There were few surprises in the Chancellor's first Budget: the media had been comprehensively briefed beforehand, and the initial market moves were modest. Gilt yields rose a little, but in line with rising yields across the rest of Europe. Stocks fell, but were actually outperforming weaker European markets. The pound was little changed.

The new Labour government, anxious to establish its financial credentials, will see this as a positive result. But any observers taking the UK's political discourse seriously will have been a bit bemused. Despite the very public measurings and fittings beforehand, the fiscal cloth revealed is unremarkable.

So, after all the talk of black holes and hairshirts, the reality is a net fiscal injection – that is, a modest net increase in borrowing relative to previous policies. It amounts to 0.9% of GDP in the current fiscal year, peaks at 1.4% in 2025-26, and then fades slowly to 1.1% in 2029-30.

And after all the talk of dire UK performance, and the need to rebuild a failing economy, hidden amongst the extensive fiscal embroidery is the absence of any strategy for boosting structural growth. The Green Paper on industrial policy will have to do a lot of work.
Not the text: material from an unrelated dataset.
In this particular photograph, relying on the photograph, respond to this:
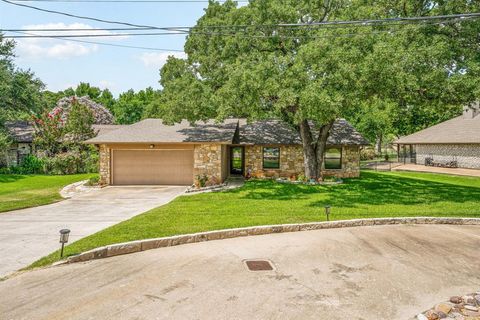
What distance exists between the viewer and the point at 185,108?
1669 centimetres

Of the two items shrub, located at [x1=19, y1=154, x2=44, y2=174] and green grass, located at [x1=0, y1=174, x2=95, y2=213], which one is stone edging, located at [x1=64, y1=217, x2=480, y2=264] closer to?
green grass, located at [x1=0, y1=174, x2=95, y2=213]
The biggest single components of the package are (1) a multi-year increase in planned government spending, peaking at 2.6% of GDP in 2028-29, mostly comprising current rather than capital outlays; and (2) an increase in employer national insurance contributions of around 0.8% of GDP. The widely-trailed increases in capital gains and inheritance tax, the abolition of non-domicile status, the ending of the winter fuel allowance, and the imposition of VAT to private school fees, were macroeconomically insignificant.

The altered presentation of the fiscal accounts to focus on the government's net financial liabilities was also widely-trailed, but is a little pointless. The additional borrowing which it is supposed to facilitate (in practice, we'd know about the assets whether they feature explicitly in the fiscal tables or not) is inconsequential in scale and could surely have been done at the same cost without changing the definition.

The new plans show both plain vanilla government net debt (the previous focus), and net financial liabilities, more or less flatlining at 97-98% and 83-84% of GDP respectively. The former ratio than is higher than had been projected under the previous government, but by 3-4 percentage points or so: the new profile is unlikely to trouble international capital markets, which are used to seeing (for example) the US, France, Italy and Japan carrying larger debt burdens.

The bottom line is a short-term stimulus to cyclical growth and inflation risk this year and next, which if anything slightly reduces the Bank of England's room to cut interest rates (and the Office for Budgetary Responsibility is predicting, on the back of the policy changes, slightly faster growth than the Bank has been). Business may benefit a little from the extra growth, but since it will be taxed a bit more heavily – and since most of the UK's big companies make their money outside the UK anyway – UK stocks are no more attractive than they were.